LAHAN PERTANIAN ADALAH KEBUTUHAN INSAN YANG SERING TERLUPAKAN
Oleh : Aliya Farras Prastina
WARTANET NKRI – Dulu Presiden kita yang pertama, Ir. Soekarno, pernah mengatakan bahwa ; Apakah kita mau Indonesia merdeka, yang kaum kapitalnya merajalela ataukah yang semua rakyatnya sejahtera, yang semua cukup makan, cukup pakaian, hidup dalam kesejahteraan, merasa dipangku oleh Ibu pertiwi yang cukup memberi sandang dan pangan?.
Serangkaian kata di atas sepertinya tepat untuk menggambarkan definisi masyarakat sejahtera yang sebenarnya. Sejahtera bukan tentang banyaknya penjabat negara yang kaya raya dan orang-orang sukses yang lahannya berjejer dimana-mana.
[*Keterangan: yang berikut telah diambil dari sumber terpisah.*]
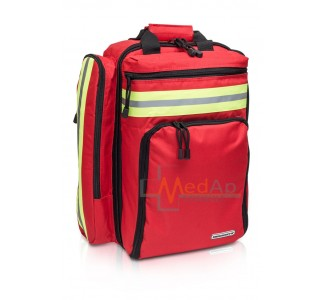 Лекарска раница за спешна помощ RESCUE - червена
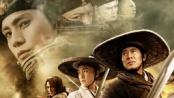 《龙门飞甲》技术特辑曝光 IMAX、3D全景呈现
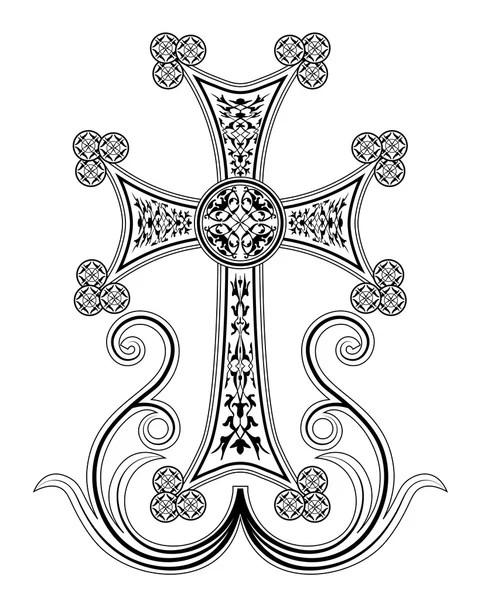Ornate Cross Vector — Stock Vector © vectorfreak #31674051
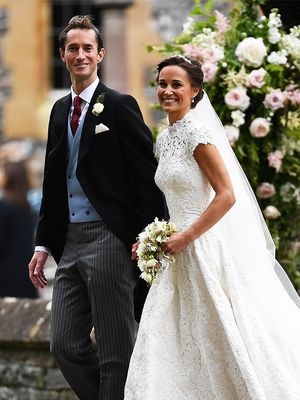 Yes, Pippa Middleton's Wedding Was As Beautiful As You'd Imagine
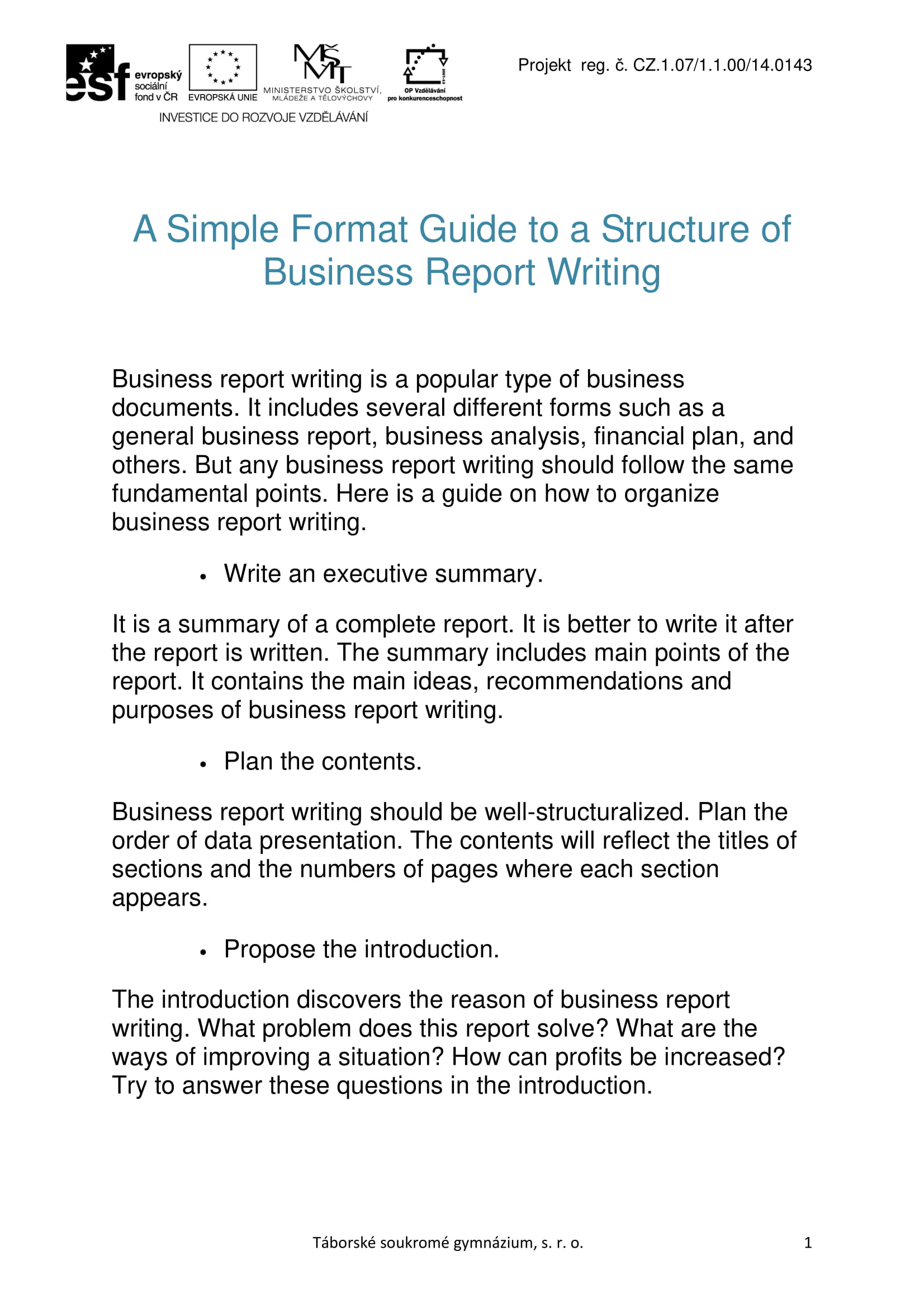 how to right a business report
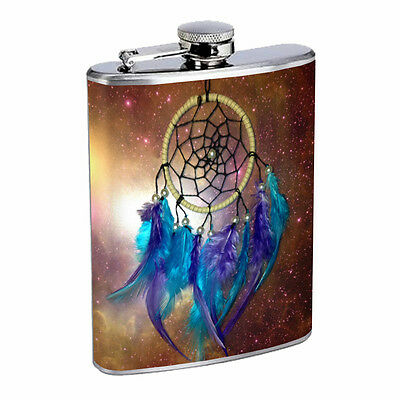 Dreamcatcher Flask D6 8oz Stainless Steel Native American Culture Willow Snare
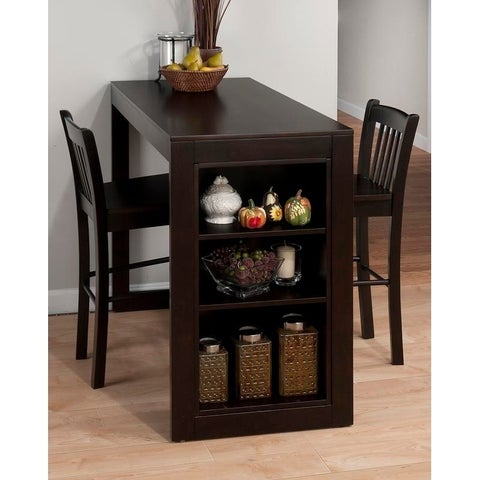 Tribeca Counter Height Dining Table with Shelving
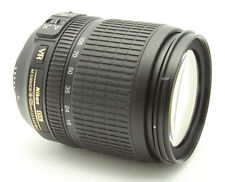 Nikon F Standard Camera Lenses 18-105mm Focal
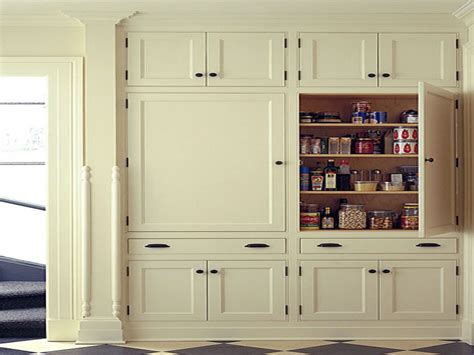shallow kitchen pantry cabinet kitchen cabinet depth shallow kitchen pantry cabinet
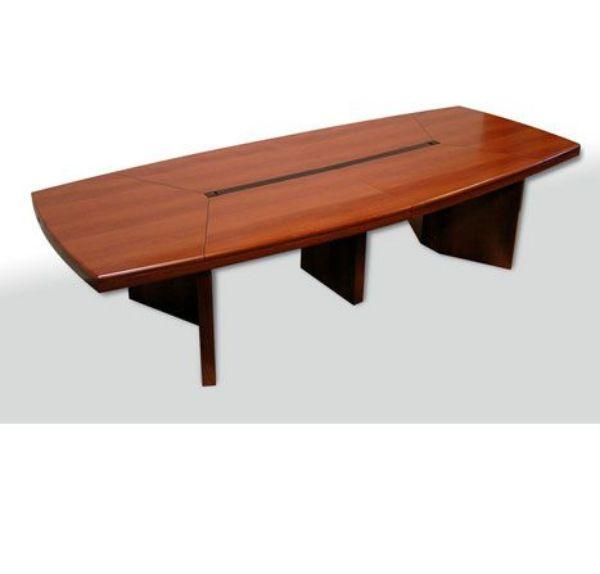 שולחן ישיבות 3213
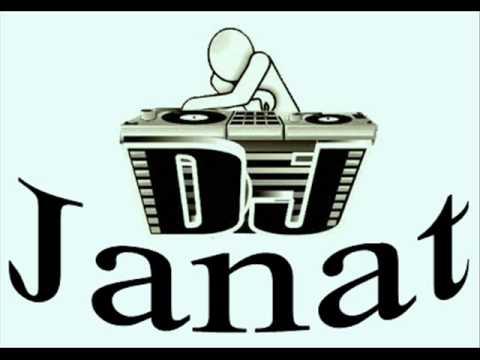 Your love The Aston Shuffle Remix Dj Janat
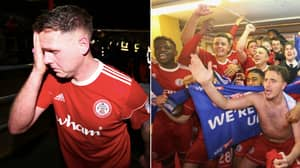 Accrington Stanley's Billy Kee Almost Quit Football Last Season Because Of Battle With Depression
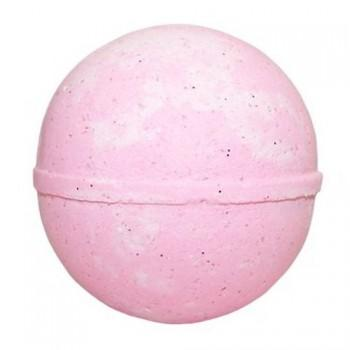 Jumbo Bath Bomb - Party Girl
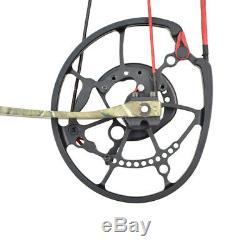 Tir À L'arc Composé De Chasse Arc Pêche Catapult À Billes En Acier À Double Usage Pousse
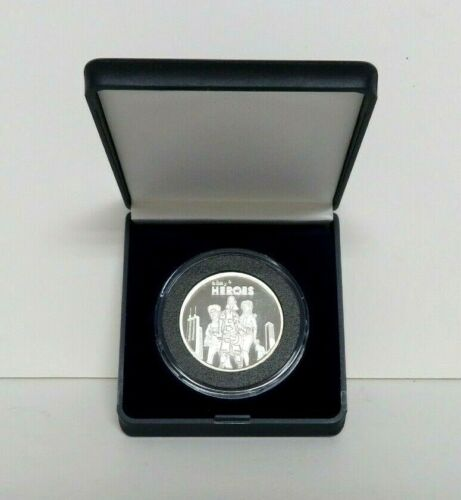 2008 eBay Live Heroes .999 Silver Coin in case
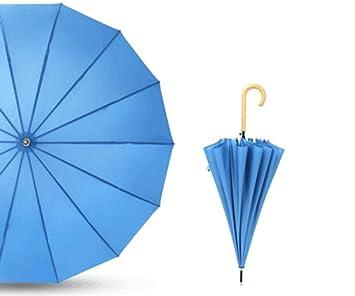 paraguas Paraguas doble pequeño y simple del paraguas del paraguas fresco femenino del paraguas simple y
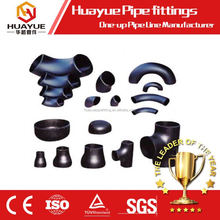 shedule 40 astm a234 wpb butt weld pipe fittings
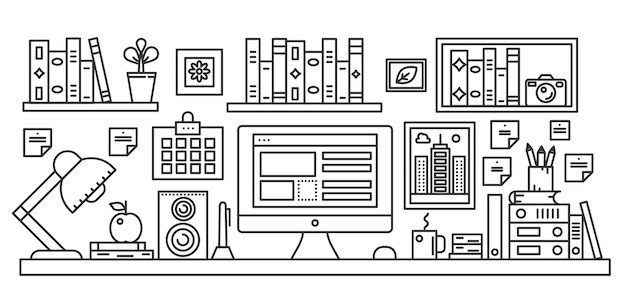 Line style workplace desk Premium Vector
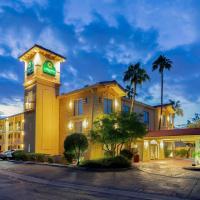 La Quinta Inn by Wyndham Phoenix Sky Harbor Airport, hotel in Tempe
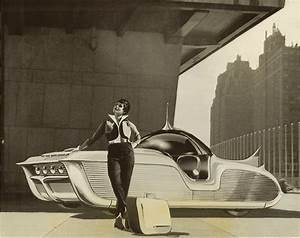 Exotic and Rare Cars: Astra-Gnome Time and Space Car (1956 ...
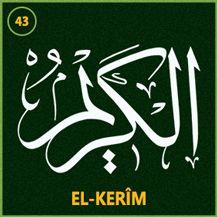 43_el_kerim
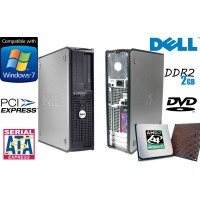 Calculator Dell Optiplex 740 SFF Dual Core Athlon x2 3800 2GB 80 GB HDD DVD-Rom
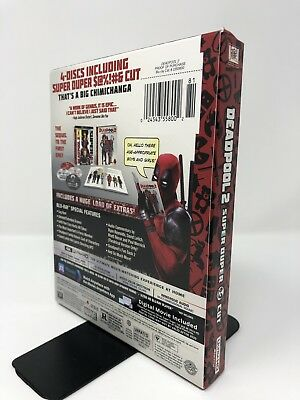 Deadpool 2 Target Exclusive (4K Ultra HD + Blu-ray + Digital) 2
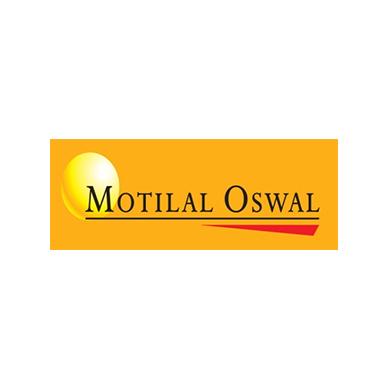 Motilal Oswal Job Openings Salary Amp Reviews At Aasaanjobs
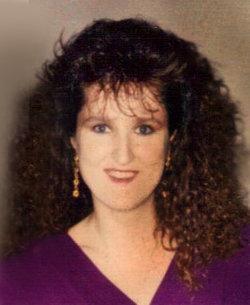 Mrs Marian Mars <i>Drury</i> Norton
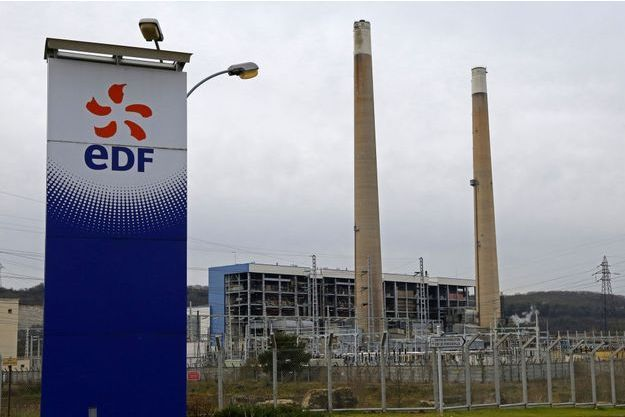 La centrale électrique EDF de Porcheville.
Kesejahteraan negara ada ketika seluruh masyarakatnya cukup untuk sandang, pangan, dan papan. Perihal pangan, “Lantas, apa kabar penyediaan pangan Indonesia saat ini?”Pertanyaan itu sering muncul karena penyediaan pangan atau ketahanan pangan merupakan isu kajian yang cukup strategis dibahas di era revolusi saat ini.
Bahkan ketahanan pangan menjadi salah satu bagian dari tujuan SDGs yang dirancang oleh pemerintah. Lebih tepatnya ketahanan pangan ini menjadi tujuan SDGs nomor 2, yaitu untuk mengakhiri kelaparan, mencapai ketahanan pangan, memperbaiki nutrisi dan mempromosikan pertanian yang berkelanjutan.Tentu, tujuan SDGs ini juga sejalan dengan salah satu tujuan pembangunan Indonesia.
Dilansir dari web resmi SDGs Bappenas, salah satu target dari tujuan SDGs ini yaitu pada tahun 2030, Indonesia mampu melipatgandakan produktivitas pertanian dan pendapatan produsen makanan skala kecil, khususnya keluarga petani, perempuan, masyarakat penduduk asli, nelayan, dan penggembala, termasuk melalui akses yang aman dan sama terhadap lahan, sumber daya produktif, dan input lainnya yaitu pengetahuan, jasa keuangan, pasar, dan peluang nilai tambah, serta pekerjaan nonpertanian.
Salah satu hal yang perlu digaris bawahi adalah adanya akses yang sama dan aman terhadap lahan. Hal tersebut cukup erat kaitannya dengan pengalihfungsian lahan dimana masih terdapat pertanyaan besar, apakah alih fungsi lahan yang terjadi di Indonesia sudah berjalan dengan baik.
LAHANKU KEBUTUHANKU
Lahan pertanian merupakan suatu kebutuhan yang penting bagi seluruh manusia. Lahan menjadi tempat untuk membudidayakan tanaman yang menjadi sumber utama pangan. Ditambah dengan pertumbuhan penduduk yang semakin meningkat membuat urgensi keberadaan lahan pertanian ini menjadi semakin kuat.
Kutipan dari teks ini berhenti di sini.